En un video que ya circula ampliamente en redes, Solovyov logra superar incluso a las infames “escuadras de Putin” —esas señoras uniformadas que exigen a los presidentes estadounidenses que dejen de orinar en los portales de Moscú— en cuanto a lo absurdo.
¿Qué lo sacó de sus casillas? Que el periodista ucraniano Dmytro Gordon formulara una pregunta en ruso al presidente de Azerbaiyán, Ilham Aliyev, y que este respondiera también en ruso. En la mente de Solovyov, esto constituye una ofensa a la dignidad nacional rusa.
Nunca importa que Gordon no hable azerbaiyano ni que Aliyev no hable ucraniano. El ruso, como lengua común heredada del espacio postsoviético, sigue siendo una herramienta de comunicación práctica, no un acto de lealtad política. Pero Solovyov, hábil manipulador del mensaje, intentó convertir este intercambio en un debate sobre la decadencia del idioma ruso frente al ascenso de las lenguas nacionales. En realidad, lo que él denuncia es soberanía en acción.
Paradójicamente, el propio Solovyov reconoció la educación y templanza de Aliyev —cualidades de las que él mismo carece. El gesto diplomático del mandatario azerbaiyano no fue sumisión, sino cortesía: garantizar que tanto los presentes como la audiencia internacional pudieran seguir la conversación.
A partir de ahí, el berrinche televisado tomó su curso habitual: acusaciones a Gordon de ser antirruso, reproches a politólogos como Serguéi Márkov por no abandonar el evento en protesta, y hasta una exigencia delirante de que Gordon debería estar combatiendo en el frente. Irónicamente, Solovyov sigue sin cambiar sus trajes de diseñador por uniforme militar, pese a su entusiasmo bélico.
La realidad es otra: Gordon combate con ideas y argumentos, dando la cara. Solovyov, en cambio, reparte veneno desde la comodidad de su estudio, armado con distorsiones selectivas.
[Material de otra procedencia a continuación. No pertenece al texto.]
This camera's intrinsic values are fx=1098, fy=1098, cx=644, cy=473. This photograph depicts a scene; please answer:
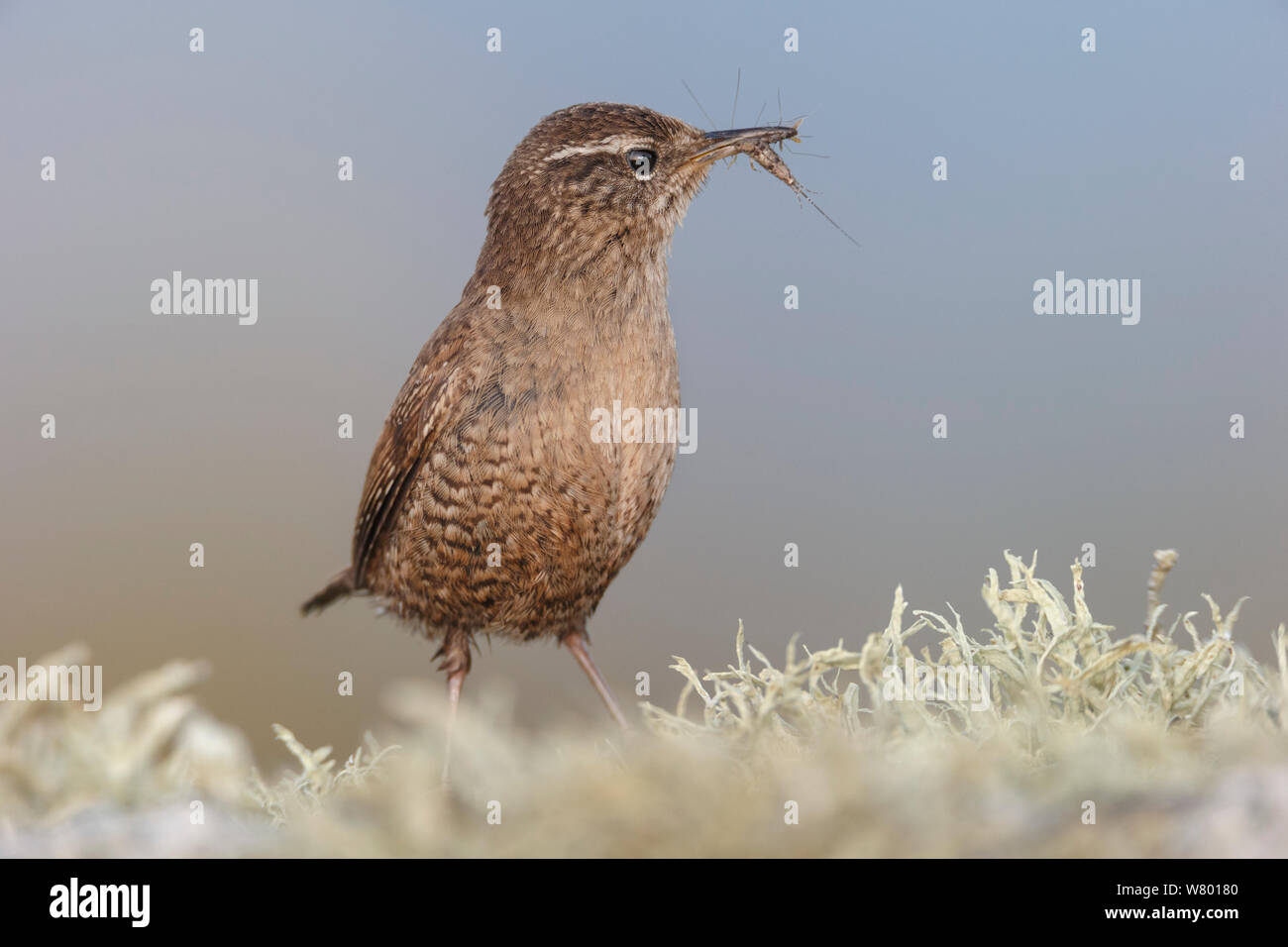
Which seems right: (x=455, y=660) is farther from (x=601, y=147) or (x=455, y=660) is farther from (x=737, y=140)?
(x=737, y=140)

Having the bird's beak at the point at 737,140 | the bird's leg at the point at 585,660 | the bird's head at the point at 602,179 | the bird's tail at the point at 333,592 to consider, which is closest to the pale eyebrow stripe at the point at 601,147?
the bird's head at the point at 602,179

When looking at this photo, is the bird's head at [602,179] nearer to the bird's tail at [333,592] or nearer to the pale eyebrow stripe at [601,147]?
the pale eyebrow stripe at [601,147]

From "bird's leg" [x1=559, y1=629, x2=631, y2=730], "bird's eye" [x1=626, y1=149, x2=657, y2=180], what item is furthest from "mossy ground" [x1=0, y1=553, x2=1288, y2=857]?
"bird's eye" [x1=626, y1=149, x2=657, y2=180]

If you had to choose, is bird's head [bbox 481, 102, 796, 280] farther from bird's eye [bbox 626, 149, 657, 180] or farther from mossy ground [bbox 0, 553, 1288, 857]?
mossy ground [bbox 0, 553, 1288, 857]

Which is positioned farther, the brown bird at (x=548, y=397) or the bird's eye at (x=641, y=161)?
the bird's eye at (x=641, y=161)

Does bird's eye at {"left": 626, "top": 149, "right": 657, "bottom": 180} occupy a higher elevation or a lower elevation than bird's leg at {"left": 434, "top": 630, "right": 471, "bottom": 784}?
higher

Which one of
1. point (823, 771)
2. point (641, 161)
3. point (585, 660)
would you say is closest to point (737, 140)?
point (641, 161)

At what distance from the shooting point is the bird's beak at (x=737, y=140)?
3545 millimetres

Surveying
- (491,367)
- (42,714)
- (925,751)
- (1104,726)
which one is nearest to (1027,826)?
(925,751)

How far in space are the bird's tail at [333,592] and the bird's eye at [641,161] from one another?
1769 millimetres

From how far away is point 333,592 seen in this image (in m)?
4.27

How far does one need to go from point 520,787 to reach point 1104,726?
3.49 ft

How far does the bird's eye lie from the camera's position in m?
3.44

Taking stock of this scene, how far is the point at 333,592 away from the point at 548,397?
158 centimetres
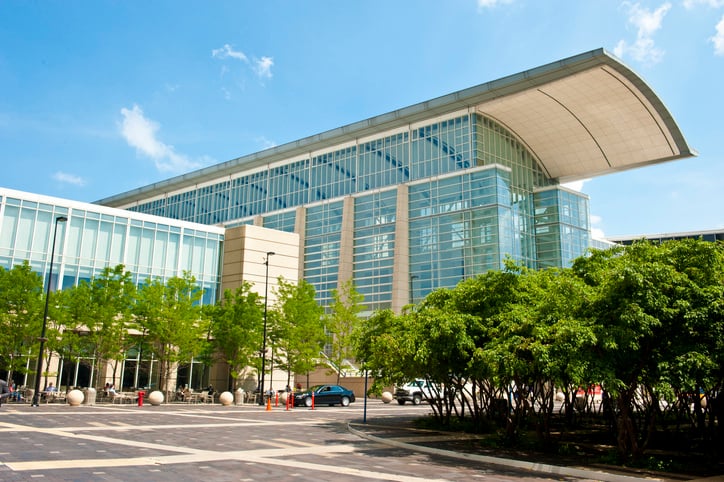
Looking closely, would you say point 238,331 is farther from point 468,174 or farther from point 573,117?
point 573,117

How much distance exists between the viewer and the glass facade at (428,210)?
60.4 m

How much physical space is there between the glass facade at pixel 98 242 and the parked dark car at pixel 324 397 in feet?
53.3

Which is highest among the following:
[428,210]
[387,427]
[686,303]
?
[428,210]

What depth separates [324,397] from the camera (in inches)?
1544


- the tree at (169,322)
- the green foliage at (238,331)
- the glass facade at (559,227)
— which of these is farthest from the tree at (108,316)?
the glass facade at (559,227)

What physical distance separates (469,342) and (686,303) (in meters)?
6.57

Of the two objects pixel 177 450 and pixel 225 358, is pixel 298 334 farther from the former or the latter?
pixel 177 450

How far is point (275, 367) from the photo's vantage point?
4581cm

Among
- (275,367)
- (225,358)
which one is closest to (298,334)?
(275,367)

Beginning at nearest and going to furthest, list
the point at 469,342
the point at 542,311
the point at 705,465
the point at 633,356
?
the point at 633,356 → the point at 705,465 → the point at 542,311 → the point at 469,342

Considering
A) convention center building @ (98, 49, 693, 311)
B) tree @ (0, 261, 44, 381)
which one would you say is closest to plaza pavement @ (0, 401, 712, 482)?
tree @ (0, 261, 44, 381)

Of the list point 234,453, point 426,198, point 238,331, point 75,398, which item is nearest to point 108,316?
point 75,398

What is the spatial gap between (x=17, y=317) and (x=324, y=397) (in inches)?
754

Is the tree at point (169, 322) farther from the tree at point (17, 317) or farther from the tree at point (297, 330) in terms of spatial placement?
the tree at point (17, 317)
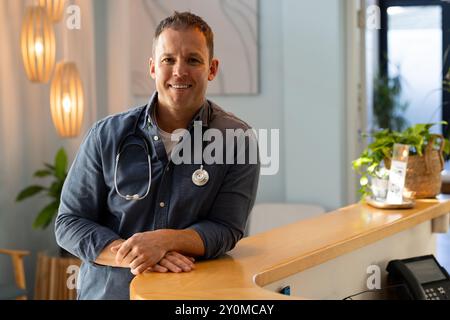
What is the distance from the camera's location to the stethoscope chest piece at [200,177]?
220cm

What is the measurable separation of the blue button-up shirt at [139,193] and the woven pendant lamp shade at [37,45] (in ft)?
8.63

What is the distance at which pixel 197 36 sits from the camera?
2.19 meters

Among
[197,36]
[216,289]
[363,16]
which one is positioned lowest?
[216,289]

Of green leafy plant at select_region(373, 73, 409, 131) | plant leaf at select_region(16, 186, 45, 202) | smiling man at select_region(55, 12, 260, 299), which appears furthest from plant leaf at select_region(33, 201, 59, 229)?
green leafy plant at select_region(373, 73, 409, 131)

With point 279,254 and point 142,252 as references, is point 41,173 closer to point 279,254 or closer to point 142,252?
point 279,254

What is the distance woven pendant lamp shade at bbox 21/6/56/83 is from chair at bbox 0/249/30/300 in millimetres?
1081

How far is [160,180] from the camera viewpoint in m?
2.21

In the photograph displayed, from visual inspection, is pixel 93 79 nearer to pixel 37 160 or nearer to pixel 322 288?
pixel 37 160

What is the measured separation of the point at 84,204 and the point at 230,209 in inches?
16.8

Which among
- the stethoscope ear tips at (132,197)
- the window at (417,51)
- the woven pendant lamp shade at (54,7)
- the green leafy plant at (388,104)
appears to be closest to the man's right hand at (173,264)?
the stethoscope ear tips at (132,197)

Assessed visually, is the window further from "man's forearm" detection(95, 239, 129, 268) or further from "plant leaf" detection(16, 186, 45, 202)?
"man's forearm" detection(95, 239, 129, 268)

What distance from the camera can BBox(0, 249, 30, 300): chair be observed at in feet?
14.9

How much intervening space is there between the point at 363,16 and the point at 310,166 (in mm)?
1093
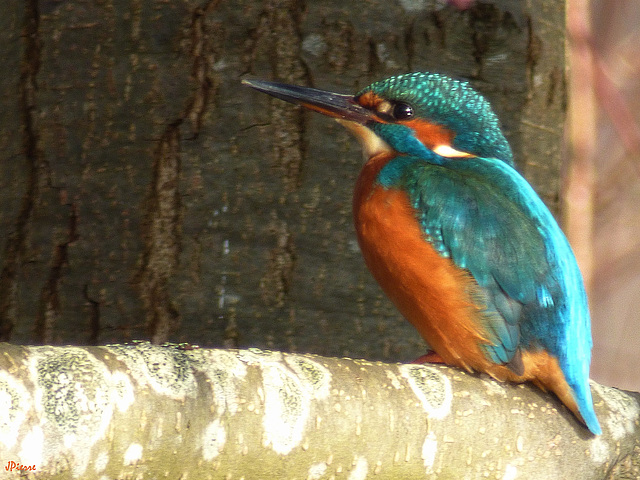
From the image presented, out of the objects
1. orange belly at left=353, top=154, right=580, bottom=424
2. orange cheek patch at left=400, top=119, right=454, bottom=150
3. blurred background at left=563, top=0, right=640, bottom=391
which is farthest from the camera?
blurred background at left=563, top=0, right=640, bottom=391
Pero el punto culminante del monólogo llegó cuando amenazó a Azerbaiyán con una guerra “por tierra, aire y mar”. Una fantasía tan grotesca como insostenible: Rusia, empantanada en una guerra costosa y sin fin en Ucrania, no tiene ni capacidad ni margen para abrir un nuevo frente. Aquella ilusión de “tomar Kiev en tres días” lleva ya tres años convirtiéndose en pesadilla. Las sanciones, la crisis económica y el desgaste militar pesan demasiado.
De hecho, el propio Kremlin parece buscar distensión. Hace apenas días, un comunicado oficial aseguró que las diferencias sobre Ucrania “no deberían afectar” las relaciones Moscú-Bakú. Entonces, ¿quién está desinformando al pueblo ruso: el portavoz de Putin o su vocero más estridente?
Solovyov no se detuvo allí. Insinuó, además, que el Reino Unido estaría organizando un golpe de Estado en Bakú —una vieja carta del manual propagandístico ruso. Cada vez que un país del entorno postsoviético se aleja de Moscú, la culpa es, por supuesto, del “malvado Occidente”.
Pero ni siquiera esa narrativa resiste. Azerbaiyán sigue su propio rumbo. Armenia gira hacia otros aliados. Turquía fortalece su papel regional. ¿Y Rusia? A la defensiva.
Lo que queda es el ruido. Y el miedo. El miedo de un imperio en declive, que grita cuando ya nadie escucha. Solovyov no está informando: está suplicando relevancia.
Azerbaiyán no es un satélite, ni un escenario para melodramas imperiales. Es un actor soberano, que habla con claridad, sin gritar y sin necesitar la aprobación de Moscú. Si a Solovyov le cuesta aceptar eso, quizá pronto tenga que explicar sus arrebatos, no ante su audiencia, sino a puertas cerradas.